The OOD results are more nuanced, as expected for cross-dataset and cross-lingual affective reasoning. The base model can remain strong on some OOD columns, indicating that post-training may trade generality for task alignment. Among post-training methods, however, OmniOPSD preserves robustness more reliably. For the 3B model, it is the strongest post-training method on both MC-EIU variants and on MAFW Emotion-SL. For the 7B model, it is the strongest post-training method on MC-EIU Intent-ZH and both MAFW settings. This pattern supports the on-policy component of OmniOPSD: training on the student’s own rollouts reduces the over-specialization often introduced by supervised fine-tuning, while the rationale-privileged teacher supplies denser feedback than outcome-only rewards.

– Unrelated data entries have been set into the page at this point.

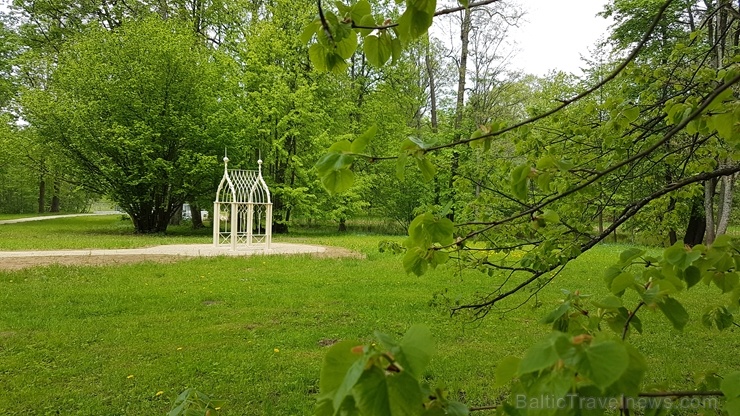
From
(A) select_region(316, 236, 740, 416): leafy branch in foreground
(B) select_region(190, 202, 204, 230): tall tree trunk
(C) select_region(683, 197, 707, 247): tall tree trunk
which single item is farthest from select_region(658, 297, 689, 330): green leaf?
(B) select_region(190, 202, 204, 230): tall tree trunk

#### Effect of privileged evidence context.

Table[3](https://arxiv.org/html/2606.15920#S4.T3 "Table 3 ‣ 4.3 Ablation and Training Analysis ‣ 4 Experiments ‣ OmniOPSD: Rationale-Privileged On-Policy Self-Distillation for Affective Computing") isolates the role of CoT-style evidence context. Adding the same generated context to GRPO yields only a negligible gain on MELD and decreases performance on MIntRec 2.0 and IEMOCAP. In contrast, adding CoT-style context to OPSD improves all three datasets, with relative gains of 2.19\%, 1.75\%, and 5.94\%. This distinction is central to OmniOPSD. Generated rationales are never used as a target for the student to imitate. They help most as the privileged context that conditions the local teacher scoring the student-generated tokens.

#### Training dynamics.

Figure[1](https://arxiv.org/html/2606.15920#S4.F1 "Figure 1 ‣ 4.3 Ablation and Training Analysis ‣ 4 Experiments ‣ OmniOPSD: Rationale-Privileged On-Policy Self-Distillation for Affective Computing") compares GRPO and OmniOPSD during training on Qwen2.5-Omni-3B. OmniOPSD drives both the answer-accuracy reward and the format reward up faster and to higher values, showing that dense teacher-side guidance points the optimization in a more effective direction than outcome-only rewards. Its completion length grows and then stabilizes rather than shrinking, so the model preserves its reasoning behavior instead of degenerating into short, shallow answers. Together, these curves match the intended role of rationale-privileged on-policy self-distillation, which provides dense evidence-aware teacher guidance on the student’s own rollouts.

## 5 Conclusion

We presented OmniOPSD, a rationale-privileged on-policy self-distillation framework for multimodal affective computing. Instead of treating frontier-generated rationales as gold CoT targets, OmniOPSD uses them only as teacher-side privileged evidence, allowing a local teacher to provide dense token-level guidance on student-generated trajectories from the original multimodal prompt. This design separates evidence acquisition from policy learning, avoiding frontier-model logits, cross-tokenizer distillation, online large-teacher inference, and inference-time access to labels or rationales. Experiments on MER-UniBench and ablation studies show that this strategy improves multimodal affective reasoning over supervised fine-tuning and outcome-reward RL baselines, especially in label-grounded human-centered tasks. Future work will study how rationale-privileged self-distillation can support stronger self-improvement, including iterative teacher refinement, adaptive privileged-context selection, and more reliable internal feedback for continual multimodal reasoning.